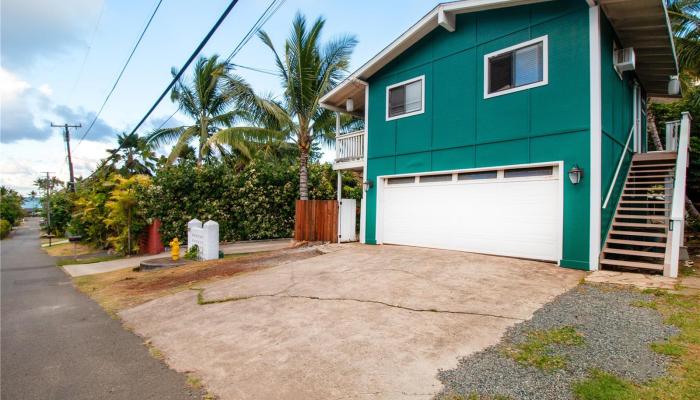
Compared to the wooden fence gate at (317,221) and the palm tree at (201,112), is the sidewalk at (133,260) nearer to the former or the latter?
the wooden fence gate at (317,221)

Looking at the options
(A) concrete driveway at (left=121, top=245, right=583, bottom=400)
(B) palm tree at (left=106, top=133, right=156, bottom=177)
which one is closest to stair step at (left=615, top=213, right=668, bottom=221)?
(A) concrete driveway at (left=121, top=245, right=583, bottom=400)

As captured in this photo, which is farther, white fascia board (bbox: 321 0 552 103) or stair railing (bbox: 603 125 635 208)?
white fascia board (bbox: 321 0 552 103)

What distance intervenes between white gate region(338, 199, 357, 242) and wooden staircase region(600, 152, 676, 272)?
300 inches

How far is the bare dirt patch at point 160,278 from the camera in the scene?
25.7 feet

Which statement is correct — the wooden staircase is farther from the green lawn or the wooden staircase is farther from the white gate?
the white gate

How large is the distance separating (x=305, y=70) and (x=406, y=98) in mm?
4285

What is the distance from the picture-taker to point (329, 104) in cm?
1369

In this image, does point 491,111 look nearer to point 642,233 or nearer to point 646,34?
point 642,233

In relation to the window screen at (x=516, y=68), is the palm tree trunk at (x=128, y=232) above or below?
below

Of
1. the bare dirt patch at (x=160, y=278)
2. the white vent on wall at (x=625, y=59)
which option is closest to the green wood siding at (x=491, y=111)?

| WRITTEN INSTRUCTION |
Reproduce every entry above word for word, omitting the pictures.

| ANSWER FOR THE TASK |
Compared to the wooden fence gate at (317,221) and the palm tree at (201,112), is the sidewalk at (133,260) nearer to the former or the latter?
the wooden fence gate at (317,221)

Looking at the options
(A) concrete driveway at (left=121, top=245, right=583, bottom=400)
(B) palm tree at (left=106, top=133, right=156, bottom=177)
which one is closest to stair step at (left=615, top=213, right=668, bottom=221)?
(A) concrete driveway at (left=121, top=245, right=583, bottom=400)

As captured in this photo, which is farther, white fascia board (bbox: 321 0 552 103) or stair railing (bbox: 603 125 635 208)?
white fascia board (bbox: 321 0 552 103)

What distance intervenes between white gate region(338, 199, 357, 242) and wooden staircase region(600, 152, 676, 272)?
300 inches

How far is the bare dirt patch at point 160,278 from the camera in the scene?
25.7 feet

Which statement is correct — the wooden staircase is farther from the green lawn or the wooden staircase is farther from the white gate?
the white gate

How large is the distance separating (x=305, y=70) and (x=406, y=98) in mm?
4285

What is the distance from the picture-taker to point (329, 104) in cm?
1369

In this image, does point 491,111 look nearer to point 642,233 or nearer to point 646,34?
point 642,233

In relation to the window screen at (x=516, y=68), is the palm tree trunk at (x=128, y=232) above or below?
below

Of
1. the bare dirt patch at (x=160, y=278)
2. the white vent on wall at (x=625, y=59)
which option is closest to the green wood siding at (x=491, y=111)?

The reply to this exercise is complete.